====== RECORDS FOR THIS EXERCISE ======
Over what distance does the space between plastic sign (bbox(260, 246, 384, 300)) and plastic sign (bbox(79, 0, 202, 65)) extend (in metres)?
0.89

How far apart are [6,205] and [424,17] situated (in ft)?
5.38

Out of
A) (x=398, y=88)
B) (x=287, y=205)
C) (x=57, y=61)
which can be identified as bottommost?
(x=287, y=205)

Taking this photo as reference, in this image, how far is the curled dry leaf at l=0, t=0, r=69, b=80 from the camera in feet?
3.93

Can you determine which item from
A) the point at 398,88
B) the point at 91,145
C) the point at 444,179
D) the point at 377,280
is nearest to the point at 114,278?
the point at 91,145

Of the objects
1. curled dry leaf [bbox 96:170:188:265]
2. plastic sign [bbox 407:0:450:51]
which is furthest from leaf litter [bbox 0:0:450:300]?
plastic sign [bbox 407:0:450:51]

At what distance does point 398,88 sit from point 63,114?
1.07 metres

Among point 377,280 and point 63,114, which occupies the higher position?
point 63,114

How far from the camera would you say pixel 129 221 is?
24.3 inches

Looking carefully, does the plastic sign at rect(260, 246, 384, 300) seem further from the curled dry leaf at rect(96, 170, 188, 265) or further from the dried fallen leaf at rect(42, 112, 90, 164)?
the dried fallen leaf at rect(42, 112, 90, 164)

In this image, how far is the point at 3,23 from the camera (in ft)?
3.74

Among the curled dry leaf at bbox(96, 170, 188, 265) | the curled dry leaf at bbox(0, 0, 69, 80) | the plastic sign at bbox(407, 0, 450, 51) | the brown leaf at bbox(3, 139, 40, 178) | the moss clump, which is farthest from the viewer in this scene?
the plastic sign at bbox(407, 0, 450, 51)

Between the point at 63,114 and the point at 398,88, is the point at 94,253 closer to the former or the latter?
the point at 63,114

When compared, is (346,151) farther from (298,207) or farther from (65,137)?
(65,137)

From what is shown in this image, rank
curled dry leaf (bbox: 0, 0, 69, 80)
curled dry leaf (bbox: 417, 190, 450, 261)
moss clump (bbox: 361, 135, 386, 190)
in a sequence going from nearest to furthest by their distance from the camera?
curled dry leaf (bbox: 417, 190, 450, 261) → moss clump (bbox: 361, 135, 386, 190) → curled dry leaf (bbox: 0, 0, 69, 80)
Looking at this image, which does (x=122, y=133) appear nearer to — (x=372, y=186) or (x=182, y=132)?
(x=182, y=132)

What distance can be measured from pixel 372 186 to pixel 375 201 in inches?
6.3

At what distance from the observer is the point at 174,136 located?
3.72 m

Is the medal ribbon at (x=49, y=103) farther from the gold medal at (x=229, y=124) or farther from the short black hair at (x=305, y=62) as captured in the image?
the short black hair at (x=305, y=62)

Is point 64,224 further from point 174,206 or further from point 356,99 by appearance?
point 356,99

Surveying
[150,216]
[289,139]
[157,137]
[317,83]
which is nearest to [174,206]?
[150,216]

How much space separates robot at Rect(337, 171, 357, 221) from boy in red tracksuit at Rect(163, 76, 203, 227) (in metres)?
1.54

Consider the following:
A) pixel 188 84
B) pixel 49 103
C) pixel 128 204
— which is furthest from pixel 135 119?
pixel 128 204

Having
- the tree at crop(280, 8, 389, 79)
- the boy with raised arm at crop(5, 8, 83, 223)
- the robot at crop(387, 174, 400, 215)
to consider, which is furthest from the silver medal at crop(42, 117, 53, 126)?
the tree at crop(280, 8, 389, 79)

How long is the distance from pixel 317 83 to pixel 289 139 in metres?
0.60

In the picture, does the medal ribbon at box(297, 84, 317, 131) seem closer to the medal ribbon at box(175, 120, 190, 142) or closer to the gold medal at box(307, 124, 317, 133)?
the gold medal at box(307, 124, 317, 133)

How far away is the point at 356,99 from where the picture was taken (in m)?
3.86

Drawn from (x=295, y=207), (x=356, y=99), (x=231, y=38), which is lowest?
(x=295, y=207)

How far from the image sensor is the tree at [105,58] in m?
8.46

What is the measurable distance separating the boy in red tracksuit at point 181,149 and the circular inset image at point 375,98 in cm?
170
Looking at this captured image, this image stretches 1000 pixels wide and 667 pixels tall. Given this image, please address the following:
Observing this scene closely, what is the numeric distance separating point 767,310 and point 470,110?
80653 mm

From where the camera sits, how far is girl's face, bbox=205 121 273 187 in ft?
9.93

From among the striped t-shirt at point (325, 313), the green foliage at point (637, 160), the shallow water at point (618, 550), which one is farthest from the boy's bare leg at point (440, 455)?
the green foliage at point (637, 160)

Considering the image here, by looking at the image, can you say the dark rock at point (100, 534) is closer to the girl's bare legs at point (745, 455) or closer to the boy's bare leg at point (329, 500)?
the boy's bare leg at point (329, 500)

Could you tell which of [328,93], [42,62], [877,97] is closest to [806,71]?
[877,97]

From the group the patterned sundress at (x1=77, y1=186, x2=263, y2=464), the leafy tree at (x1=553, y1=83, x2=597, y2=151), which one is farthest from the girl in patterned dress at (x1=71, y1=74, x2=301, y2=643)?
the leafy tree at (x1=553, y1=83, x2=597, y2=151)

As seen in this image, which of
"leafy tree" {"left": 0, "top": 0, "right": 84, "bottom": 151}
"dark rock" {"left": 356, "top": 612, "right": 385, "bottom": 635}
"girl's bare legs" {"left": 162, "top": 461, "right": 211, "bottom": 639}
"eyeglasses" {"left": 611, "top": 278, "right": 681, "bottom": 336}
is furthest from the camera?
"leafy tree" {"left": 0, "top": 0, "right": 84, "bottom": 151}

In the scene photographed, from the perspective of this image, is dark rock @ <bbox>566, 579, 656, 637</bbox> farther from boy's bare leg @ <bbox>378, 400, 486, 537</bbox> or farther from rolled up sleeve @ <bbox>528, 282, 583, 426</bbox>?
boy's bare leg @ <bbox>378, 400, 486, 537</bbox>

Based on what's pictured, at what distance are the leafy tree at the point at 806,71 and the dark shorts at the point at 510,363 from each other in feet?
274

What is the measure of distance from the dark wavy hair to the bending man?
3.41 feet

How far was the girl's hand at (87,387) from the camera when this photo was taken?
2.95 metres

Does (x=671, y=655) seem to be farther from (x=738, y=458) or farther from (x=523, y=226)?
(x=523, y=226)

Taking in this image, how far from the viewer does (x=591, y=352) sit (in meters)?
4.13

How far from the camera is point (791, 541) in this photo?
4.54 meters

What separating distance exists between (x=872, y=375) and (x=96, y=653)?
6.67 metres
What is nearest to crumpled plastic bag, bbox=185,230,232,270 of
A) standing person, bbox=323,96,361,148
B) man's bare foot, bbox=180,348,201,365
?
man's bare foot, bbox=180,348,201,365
======
**WHAT IS EXPECTED:**
Turn every line of the records above into one numbered list, one entry per line, leaving out the blank lines.

**FINAL ANSWER:**
1. Over what distance does the space between plastic sign (bbox(260, 246, 384, 300)) and plastic sign (bbox(79, 0, 202, 65)) extend (in metres)?
2. 0.89
3. How far apart are [6,205] and [424,17] situated (in ft)?
4. 5.38
5. Out of
6. A) (x=398, y=88)
7. B) (x=287, y=205)
8. C) (x=57, y=61)
9. which can be identified as bottommost?
10. (x=287, y=205)
11. Taking this photo as reference, in this image, how far is the curled dry leaf at l=0, t=0, r=69, b=80 from the camera in feet?
12. 3.93
13. Can you determine which item from
14. A) the point at 398,88
15. B) the point at 91,145
16. C) the point at 444,179
17. D) the point at 377,280
18. is nearest to the point at 114,278?
19. the point at 91,145
20. Of the objects
21. 1. curled dry leaf [bbox 96:170:188:265]
22. 2. plastic sign [bbox 407:0:450:51]
23. which is furthest from leaf litter [bbox 0:0:450:300]?
24. plastic sign [bbox 407:0:450:51]
25. At what distance does point 398,88 sit from point 63,114?
26. 1.07 metres
27. Among point 377,280 and point 63,114, which occupies the higher position?
28. point 63,114
29. How far from the camera would you say pixel 129 221 is?
30. 24.3 inches
31. Looking carefully, does the plastic sign at rect(260, 246, 384, 300) seem further from the curled dry leaf at rect(96, 170, 188, 265) or further from the dried fallen leaf at rect(42, 112, 90, 164)?
32. the dried fallen leaf at rect(42, 112, 90, 164)
33. In this image, how far is the point at 3,23 from the camera (in ft)?
34. 3.74
35. Among the curled dry leaf at bbox(96, 170, 188, 265) | the curled dry leaf at bbox(0, 0, 69, 80) | the plastic sign at bbox(407, 0, 450, 51) | the brown leaf at bbox(3, 139, 40, 178) | the moss clump, which is farthest from the viewer in this scene?
36. the plastic sign at bbox(407, 0, 450, 51)
37. Between the point at 63,114 and the point at 398,88, is the point at 94,253 closer to the former or the latter?
38. the point at 63,114
39. When compared, is (346,151) farther from (298,207) or farther from (65,137)?
40. (65,137)
41. From what is shown in this image, rank
42. curled dry leaf (bbox: 0, 0, 69, 80)
43. curled dry leaf (bbox: 417, 190, 450, 261)
44. moss clump (bbox: 361, 135, 386, 190)
45. in a sequence going from nearest to furthest by their distance from the camera?
46. curled dry leaf (bbox: 417, 190, 450, 261) → moss clump (bbox: 361, 135, 386, 190) → curled dry leaf (bbox: 0, 0, 69, 80)
47. Looking at this image, which does (x=122, y=133) appear nearer to — (x=372, y=186) or (x=182, y=132)?
48. (x=182, y=132)
49. What distance can be measured from pixel 372 186 to pixel 375 201 in inches?
50. 6.3
51. At what distance from the observer is the point at 174,136 located?
52. 3.72 m
53. Is the medal ribbon at (x=49, y=103) farther from the gold medal at (x=229, y=124) or farther from the short black hair at (x=305, y=62) as captured in the image?
54. the short black hair at (x=305, y=62)
55. Is point 64,224 further from point 174,206 or further from point 356,99 by appearance?
56. point 356,99
57. Surveying
58. [150,216]
59. [289,139]
60. [157,137]
61. [317,83]
62. which is nearest to [174,206]?
63. [150,216]
64. How much space separates robot at Rect(337, 171, 357, 221) from boy in red tracksuit at Rect(163, 76, 203, 227) (in metres)?
65. 1.54
66. Consider the following:
67. A) pixel 188 84
68. B) pixel 49 103
69. C) pixel 128 204
70. — which is furthest from pixel 135 119?
71. pixel 128 204
72. Having
73. - the tree at crop(280, 8, 389, 79)
74. - the boy with raised arm at crop(5, 8, 83, 223)
75. - the robot at crop(387, 174, 400, 215)
76. to consider, which is furthest from the silver medal at crop(42, 117, 53, 126)?
77. the tree at crop(280, 8, 389, 79)
78. How long is the distance from pixel 317 83 to pixel 289 139 in metres?
79. 0.60
80. In the picture, does the medal ribbon at box(297, 84, 317, 131) seem closer to the medal ribbon at box(175, 120, 190, 142) or closer to the gold medal at box(307, 124, 317, 133)?
81. the gold medal at box(307, 124, 317, 133)
82. How far away is the point at 356,99 from where the picture was taken (in m)?
83. 3.86
84. Drawn from (x=295, y=207), (x=356, y=99), (x=231, y=38), which is lowest?
85. (x=295, y=207)
86. How far from the image sensor is the tree at [105,58] in m?
87. 8.46
88. What is the measurable distance separating the boy in red tracksuit at point 181,149 and the circular inset image at point 375,98 in cm?
89. 170
90. Looking at this captured image, this image stretches 1000 pixels wide and 667 pixels tall. Given this image, please address the following:
91. Observing this scene closely, what is the numeric distance separating point 767,310 and point 470,110?
92. 80653 mm
93. From where the camera sits, how far is girl's face, bbox=205 121 273 187 in ft?
94. 9.93
95. From among the striped t-shirt at point (325, 313), the green foliage at point (637, 160), the shallow water at point (618, 550), which one is farthest from the boy's bare leg at point (440, 455)?
96. the green foliage at point (637, 160)
97. Considering the image here, by looking at the image, can you say the dark rock at point (100, 534) is closer to the girl's bare legs at point (745, 455) or closer to the boy's bare leg at point (329, 500)?
98. the boy's bare leg at point (329, 500)
99. Could you tell which of [328,93], [42,62], [877,97] is closest to [806,71]?
100. [877,97]
101. From the group the patterned sundress at (x1=77, y1=186, x2=263, y2=464), the leafy tree at (x1=553, y1=83, x2=597, y2=151), which one is farthest from the girl in patterned dress at (x1=71, y1=74, x2=301, y2=643)?
102. the leafy tree at (x1=553, y1=83, x2=597, y2=151)
103. As seen in this image, which of
104. "leafy tree" {"left": 0, "top": 0, "right": 84, "bottom": 151}
105. "dark rock" {"left": 356, "top": 612, "right": 385, "bottom": 635}
106. "girl's bare legs" {"left": 162, "top": 461, "right": 211, "bottom": 639}
107. "eyeglasses" {"left": 611, "top": 278, "right": 681, "bottom": 336}
108. is furthest from the camera?
109. "leafy tree" {"left": 0, "top": 0, "right": 84, "bottom": 151}
110. In the scene photographed, from the perspective of this image, is dark rock @ <bbox>566, 579, 656, 637</bbox> farther from boy's bare leg @ <bbox>378, 400, 486, 537</bbox> or farther from rolled up sleeve @ <bbox>528, 282, 583, 426</bbox>?
111. boy's bare leg @ <bbox>378, 400, 486, 537</bbox>
112. Based on what's pictured, at what distance are the leafy tree at the point at 806,71 and the dark shorts at the point at 510,363 from each other in feet?
113. 274
114. What is the measure of distance from the dark wavy hair to the bending man?
115. 3.41 feet
116. How far was the girl's hand at (87,387) from the camera when this photo was taken?
117. 2.95 metres
118. Does (x=671, y=655) seem to be farther from (x=738, y=458) or farther from (x=523, y=226)?
119. (x=523, y=226)
120. Taking in this image, how far from the viewer does (x=591, y=352) sit (in meters)?
121. 4.13
122. How far from the camera is point (791, 541) in this photo?
123. 4.54 meters
124. What separating distance exists between (x=872, y=375) and (x=96, y=653)?
125. 6.67 metres
126. What is nearest to crumpled plastic bag, bbox=185,230,232,270 of
127. A) standing person, bbox=323,96,361,148
128. B) man's bare foot, bbox=180,348,201,365
129. ?
130. man's bare foot, bbox=180,348,201,365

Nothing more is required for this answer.